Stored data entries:
+ + + + + + +
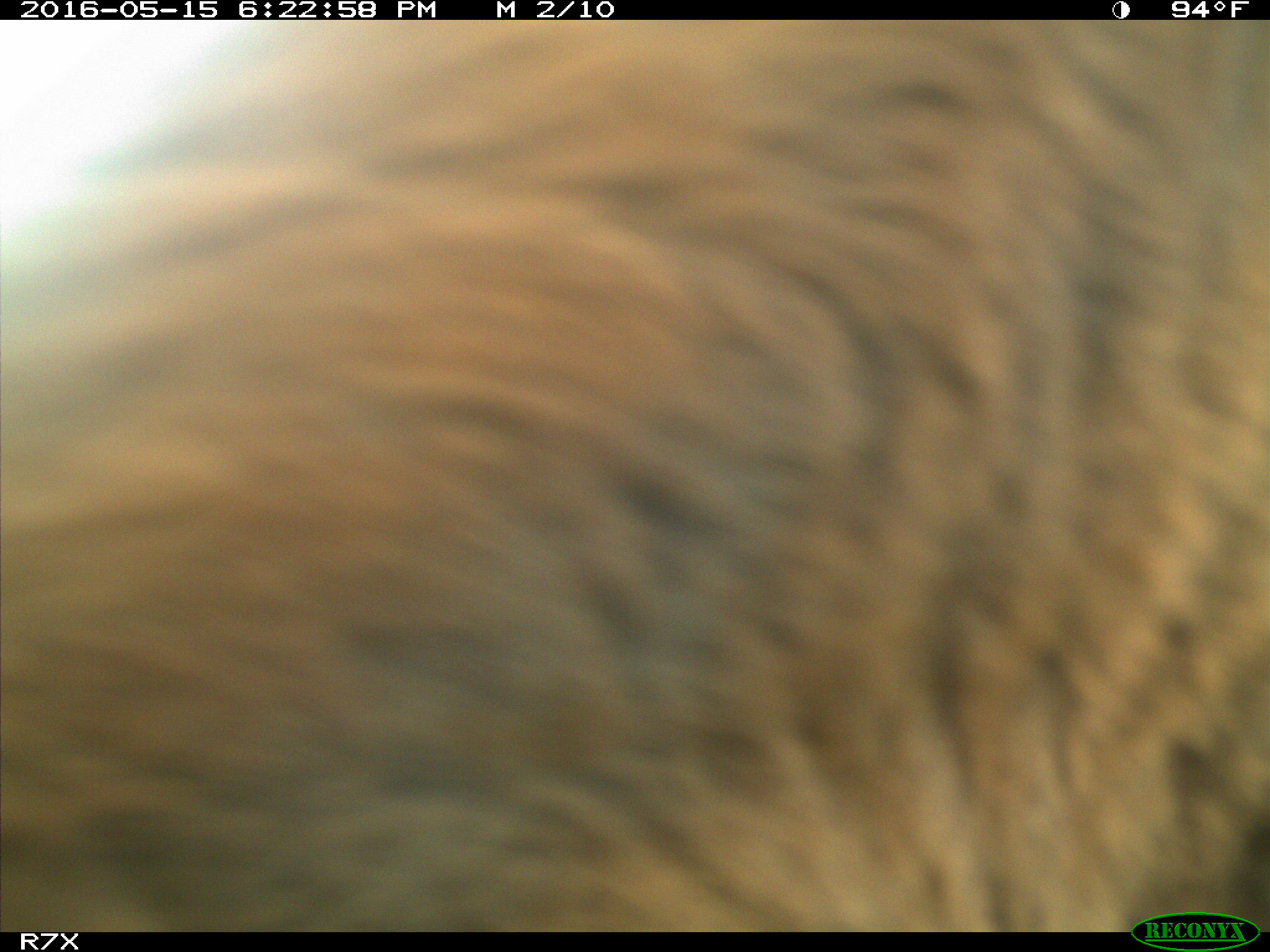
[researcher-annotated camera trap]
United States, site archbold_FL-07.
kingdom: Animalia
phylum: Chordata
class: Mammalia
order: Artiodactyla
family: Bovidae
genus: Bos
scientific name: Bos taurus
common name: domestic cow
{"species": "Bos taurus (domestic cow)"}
+ + + + + + +
# PROMPT
Every record above should be duplicated precisely, with the images removed.

# TASK RESULT
[researcher-annotated camera trap]
United States, site archbold_FL-07.
kingdom: Animalia
phylum: Chordata
class: Mammalia
order: Artiodactyla
family: Bovidae
genus: Bos
scientific name: Bos taurus
common name: domestic cow
{"species": "Bos taurus (domestic cow)"}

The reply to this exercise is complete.